Spatial relationship items:
--- --- ---
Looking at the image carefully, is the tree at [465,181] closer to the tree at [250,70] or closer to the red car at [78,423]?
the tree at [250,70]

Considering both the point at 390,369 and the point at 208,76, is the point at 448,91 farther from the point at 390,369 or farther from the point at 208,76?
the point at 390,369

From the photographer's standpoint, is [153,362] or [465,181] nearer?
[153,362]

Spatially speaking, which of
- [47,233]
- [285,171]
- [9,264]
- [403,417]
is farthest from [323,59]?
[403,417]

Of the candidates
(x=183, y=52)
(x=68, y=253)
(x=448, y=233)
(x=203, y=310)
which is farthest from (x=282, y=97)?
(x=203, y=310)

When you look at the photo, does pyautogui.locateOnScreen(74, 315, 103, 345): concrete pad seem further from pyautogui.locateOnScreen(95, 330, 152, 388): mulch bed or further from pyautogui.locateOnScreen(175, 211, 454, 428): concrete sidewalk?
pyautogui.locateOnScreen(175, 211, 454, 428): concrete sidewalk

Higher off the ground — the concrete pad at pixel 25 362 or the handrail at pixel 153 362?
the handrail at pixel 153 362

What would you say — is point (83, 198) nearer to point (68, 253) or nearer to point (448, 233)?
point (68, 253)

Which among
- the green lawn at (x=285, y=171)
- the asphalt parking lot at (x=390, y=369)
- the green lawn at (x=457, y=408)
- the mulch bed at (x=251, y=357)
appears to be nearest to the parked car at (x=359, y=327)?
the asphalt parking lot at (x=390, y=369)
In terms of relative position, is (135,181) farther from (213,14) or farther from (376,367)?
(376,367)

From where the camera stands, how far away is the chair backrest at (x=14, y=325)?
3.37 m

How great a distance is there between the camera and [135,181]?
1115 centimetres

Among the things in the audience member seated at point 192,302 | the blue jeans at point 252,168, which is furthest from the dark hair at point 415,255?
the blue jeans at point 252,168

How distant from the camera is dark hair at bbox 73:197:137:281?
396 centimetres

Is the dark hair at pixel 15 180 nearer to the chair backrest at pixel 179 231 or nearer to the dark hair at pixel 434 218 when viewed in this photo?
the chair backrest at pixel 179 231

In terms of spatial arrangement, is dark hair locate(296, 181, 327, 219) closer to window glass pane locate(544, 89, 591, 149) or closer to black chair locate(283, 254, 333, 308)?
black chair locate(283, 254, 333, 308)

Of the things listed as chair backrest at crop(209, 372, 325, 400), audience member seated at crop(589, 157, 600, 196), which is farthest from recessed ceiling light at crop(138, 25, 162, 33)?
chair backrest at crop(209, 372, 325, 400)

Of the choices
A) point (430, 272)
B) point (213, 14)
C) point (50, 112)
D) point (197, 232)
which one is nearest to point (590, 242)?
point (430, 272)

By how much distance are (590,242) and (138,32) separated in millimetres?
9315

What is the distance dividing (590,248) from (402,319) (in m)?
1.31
--- --- ---
## [TASK INSTRUCTIONS]
Rewrite the part that opens with the line containing "How distant from" and closes with the line containing "396 centimetres" as a two-column CSV with the headers text and answer. Give one row per item, with each value in a single quoted field and any line breaks turned into spaces.

## [CORRECT RESPONSE]
text,answer
"How distant from the camera is dark hair at bbox 73:197:137:281?","396 centimetres"